→ Tarefa proposta:
Liste todos os nomes de lugares geográficos mencionados no trecho sobre os híbridos de cacau.

Em termos de rendimento e resistência a doenças, as diferenças são surpreendentes. Os seis híbridos de Phillips-Mora produzem em média três vezes mais cacau do que as variedades padrão; sob condições ideais, os híbridos mais prolíficos podem produzir seis vezes mais frutos.
Depois de um teste de 11 anos, um híbrido chamado CATIE-R6 teve uma taxa de infecção de monilíase de cinco por cento, em comparação com os 75 por cento da variedade de controle.
“Nosso objetivo não é só produzir cacau. Também queremos dar condições de vida básicas aos fazendeiros. A maioria dos produtores de cacau é muito pobre porque o sistema está baseado em tipos que não têm uma boa capacidade de produção”, explica Phillips-Mora.
Árvores que produzem mais podem tornar o negócio da família mais atraente para as novas gerações de produtores de cacau. Os híbridos da CATIE estão crescendo em países da América Central, no México e no Brasil.
Maior rendimento agrícola e resistência a doenças tem o poder de beneficiar os fazendeiros, mas a colheita do cacau é inútil se o produto tiver gosto fraco ou desagradável. O chocolate é a quintessência do hedonismo gastronômico.
Mas, ao contrário de quase todos os outros esforços para aumentar o rendimento das culturas, o programa de Phillips-Mora tem o sabor requintado como pré-requisito. As variedades de cacau que não impressionam os testadores experientes são descartadas, mesmo que cresçam bem.
O resultado desse protocolo é que, diferentemente de várias outras culturas favorecidas pela agronomia – como a maçã Red Delicious e a babana Cavendish – o cacau da CATIE realmente tem sabor excelente.
Os produtores de chocolate estão começando agora a torrar e empacotar as variedades de Phillips-Mora. A Dandelion Chocolate, com sede em San Francisco, recentemente lançou uma barra feita com uma mistura de seis híbridos da CATIE.

→ Dados fornecidos:
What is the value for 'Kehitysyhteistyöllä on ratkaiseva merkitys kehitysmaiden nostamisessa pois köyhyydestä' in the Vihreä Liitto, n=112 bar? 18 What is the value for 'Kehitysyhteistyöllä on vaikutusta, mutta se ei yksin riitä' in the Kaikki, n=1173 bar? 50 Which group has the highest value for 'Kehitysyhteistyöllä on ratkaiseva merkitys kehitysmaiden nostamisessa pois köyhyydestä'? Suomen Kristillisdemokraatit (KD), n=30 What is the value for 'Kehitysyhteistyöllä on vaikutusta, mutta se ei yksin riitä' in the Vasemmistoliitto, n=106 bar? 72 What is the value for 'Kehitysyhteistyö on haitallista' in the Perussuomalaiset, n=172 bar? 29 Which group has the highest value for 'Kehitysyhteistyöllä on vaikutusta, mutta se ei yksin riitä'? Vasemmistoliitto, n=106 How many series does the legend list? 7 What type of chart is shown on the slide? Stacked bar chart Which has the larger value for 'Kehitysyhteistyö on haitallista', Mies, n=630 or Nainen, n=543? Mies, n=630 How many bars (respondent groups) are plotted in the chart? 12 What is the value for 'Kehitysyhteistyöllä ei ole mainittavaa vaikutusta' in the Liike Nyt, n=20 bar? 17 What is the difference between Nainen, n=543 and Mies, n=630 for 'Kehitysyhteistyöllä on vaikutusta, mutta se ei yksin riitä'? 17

→ Exercício resolvido:
América Central, México, Brasil, San Francisco